Finally, an accomplishment we can all revel in. For the release of their 2020 edition of “The Best 385 Colleges,”
The Princeton Review
surveyed 140,000 students across those schools and asked, “How widely is marijuana used at your school?”
If you do not remember filling out that survey, the pot must be screwing with your memory because we made it on the list. Ranked at #20, Hamilton’s got what
The Princeton Review
calls “Reefer Madness.”
For some, that ranking may come with no surprise; like it or not, marijuana is prevalent on campus. According to the “Summary of Code of Student Conduct Violations” for the past academic school year, the violation affecting the most number of students — drum-roll please — was “possession or use of marijuana.” And, if those two points weren’t bad enough, six of those 25 students received an additional three points for a second violation of the College’s drug policy on possession/use of marijuana. So, it’s either we — the student body — smoke a lot, or Campo has a thing for collecting confiscated grinders, rolling papers, and other “paraphernalia.”
Perhaps neither is the case. Marijuana, weed, pot, reefer, doobies, the devil’s lettuce, or whatever you prefer to call it, has been around for generations and has been perceived negatively throughout the years. So why do we get all the bad street cred?
According to a study conducted by the University of Michigan in 2017, 38 percent of full-time college students aged 19 to 22 reported using marijuana at least once in the prior 12 months, and 21 percent reported using it at least once in the prior 30 days.
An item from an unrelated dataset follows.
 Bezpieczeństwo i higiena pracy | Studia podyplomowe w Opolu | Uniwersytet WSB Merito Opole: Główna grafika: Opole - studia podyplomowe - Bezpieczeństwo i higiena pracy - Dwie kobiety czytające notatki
Both of these usage levels peaked in 2016 — the highest finding since 1987 — and did not change significantly in 2017.
The 2017 percentages instead represent gradual increases since 2006, when usage was 30 percent for “the last 12 months” and 17 percent for “the last 30 days.” This increase in usage more than likely parallels the decrease in the perceptions of risk from regular use. In 2017, only 27 percent of those aged 19 to 22 perceived regular use of marijuana as carrying great risk of harm. That percentage is the lowest it has been since 1980 — a year before the Reagan’s “Just Say No” drug campaign.
So there’s been an increase in smokers, but perhaps that’s a given when marijuana legalization is at the forefront of our political debate. The bigger question: is this really a bad thing?
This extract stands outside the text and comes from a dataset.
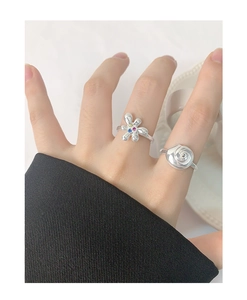 Detail view of S925 silver flower ring with colorful zircons and spiral bud design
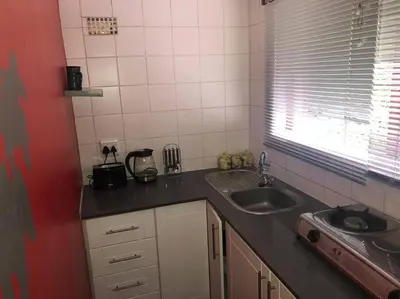 a kitchen with a sink and a counter top at Sundance in Central Greyton in Greyton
Throughout the years, public perception of marijuana use has fluctuated — from two to six percent of the polled population thought drug use was the nation’s “number one problem” in 1985, while 64 percent said so in 1989, according to Drug Policy Alliance. This increase came from a number of different factors: the Reagan administration, draconian penalties in Congress and state legislatures regarding drug-related incidents, and the founding of the Drug Abuse Resistance Education (D.A.R.E.) program, to name a few. After 1989, however, the population seemed to lose interest, and the number saying drug use was the country’s number one issue decreased to 10 percent.
Currently, we are stuck in a tumultuous political climate where debates about marijuana can be the deciding factor for many voters. As more and more states legalize the use of marijuana — both medical and recreational — there will always be the perception of marijuana as harmful, mind-numbing, and a gateway drug. But, Hamilton potheads, fear not. We made that ranking, and we’ll wear that number proud.